Why we’re shifting gears, and focusing on purpose-driven photography trips 

At Penda, we’ve always been interested in exploring the boundaries of what photography travel can achieve; of finding the intersection of incredible photographic experiences and making an impact through the images we create. The COVID-19 pandemic has highlighted the need to sharpen this focus, and to adjust – and improve – how we work. Going forward, we’ll be offering photography travel with a purpose.

Travel is an elemental human activity. While COVID-19 has done what would have seemed impossible a year ago – put travel to a grinding and very damaging halt – it is hard to image that we won’t, once it’s safe again, pack our collective bags again. The desire to explore is simply too strong. 

The merits of travel

Journeys offer us much needed breaks from our own routines, new perspectives, and the ability to break out of our own thought patterns. As author Alain de Botton put it in ‘The Art of Travel,’ “[f]ew places are more conducive to internal conversations than a moving plane, ship or train. There is an almost quaint correlation between what is in front of our eyes and the thoughts we are able to have in our heads: large thoughts at times requiring large views, new thoughts, new places.” 

However, while we’ll most likely pick up our travel habits again, perhaps these habits will see some small shifts. In an interview with National Geographic about the future of travel, G Adventures founder Bruce Poon Tip suggested that we might end up traveling better. “I still believe travel can be the biggest distributor of wealth the world has ever seen,” he said. “This pause gives us the gift of time to consider how we can travel more consciously.”

How we might travel post-COVID

Perhaps this means going on less trips, and choosing our destinations more carefully. Perhaps it means going more green, and keeping our carbon footprints to a minimum. Or perhaps it means picking more purposeful trips that involve volunteering, or otherwise adding value to the places we’ll visit. 

Who knows. We certainly don’t. I think 2020 had taught us that predicting the future is largely futile. But it does just feel like the right time to take he plunge we’ve been wanting to take for a while; focus fully on purpose-driven photography travel, and exploring innovative ways of doing this.

> **Exercise**:
Duplicate, word for word, the part of the article on purpose-driven photography trips that opens with the words containing "Perhaps this means" and closes with "places we’ll visit.".

> **Supplied entries**:
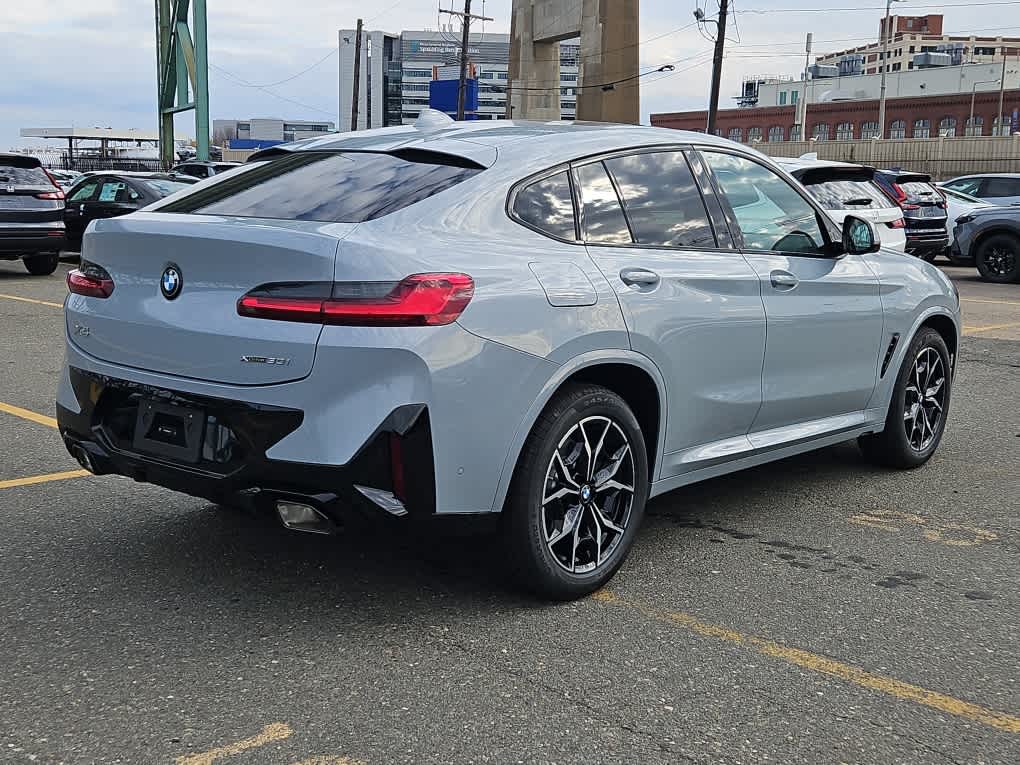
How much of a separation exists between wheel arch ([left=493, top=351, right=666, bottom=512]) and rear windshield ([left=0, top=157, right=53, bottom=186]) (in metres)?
13.9

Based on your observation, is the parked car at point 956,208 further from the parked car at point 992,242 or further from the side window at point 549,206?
the side window at point 549,206

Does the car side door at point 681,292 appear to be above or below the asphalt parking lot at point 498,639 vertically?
above

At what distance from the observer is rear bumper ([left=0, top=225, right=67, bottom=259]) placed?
51.4 feet

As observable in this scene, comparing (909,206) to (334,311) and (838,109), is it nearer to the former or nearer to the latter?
(334,311)

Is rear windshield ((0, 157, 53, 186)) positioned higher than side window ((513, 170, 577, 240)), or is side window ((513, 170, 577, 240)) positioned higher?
side window ((513, 170, 577, 240))

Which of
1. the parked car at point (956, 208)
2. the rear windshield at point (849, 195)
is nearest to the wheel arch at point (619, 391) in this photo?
the rear windshield at point (849, 195)

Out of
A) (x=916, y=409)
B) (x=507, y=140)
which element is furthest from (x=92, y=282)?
(x=916, y=409)

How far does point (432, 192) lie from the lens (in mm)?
3844

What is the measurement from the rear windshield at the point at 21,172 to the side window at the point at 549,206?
1370 centimetres

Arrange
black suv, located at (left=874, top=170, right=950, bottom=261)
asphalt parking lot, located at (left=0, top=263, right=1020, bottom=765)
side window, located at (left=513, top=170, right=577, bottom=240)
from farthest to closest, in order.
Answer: black suv, located at (left=874, top=170, right=950, bottom=261)
side window, located at (left=513, top=170, right=577, bottom=240)
asphalt parking lot, located at (left=0, top=263, right=1020, bottom=765)

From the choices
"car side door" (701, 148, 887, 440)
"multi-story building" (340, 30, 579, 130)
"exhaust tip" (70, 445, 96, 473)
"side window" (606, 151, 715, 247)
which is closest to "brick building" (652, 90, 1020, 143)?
"car side door" (701, 148, 887, 440)

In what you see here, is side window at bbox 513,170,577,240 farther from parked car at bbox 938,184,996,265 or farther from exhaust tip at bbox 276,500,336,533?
parked car at bbox 938,184,996,265

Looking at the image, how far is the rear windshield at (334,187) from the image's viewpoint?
381cm

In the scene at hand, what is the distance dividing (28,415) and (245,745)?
15.1 feet
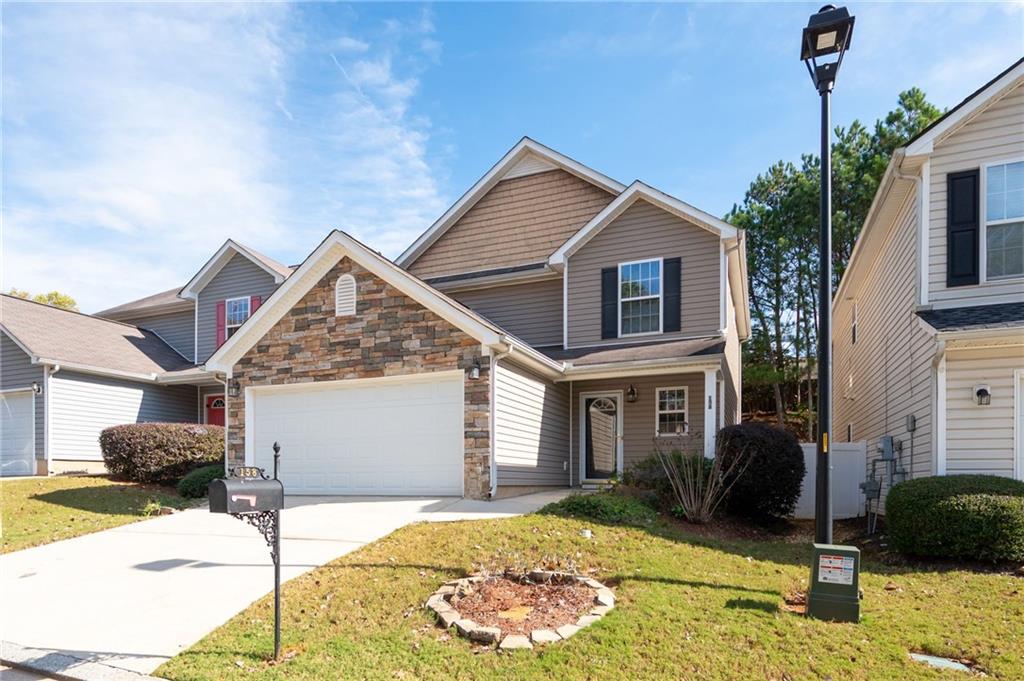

> **Result for this task**:
Perhaps this means going on less trips, and choosing our destinations more carefully. Perhaps it means going more green, and keeping our carbon footprints to a minimum. Or perhaps it means picking more purposeful trips that involve volunteering, or otherwise adding value to the places we’ll visit.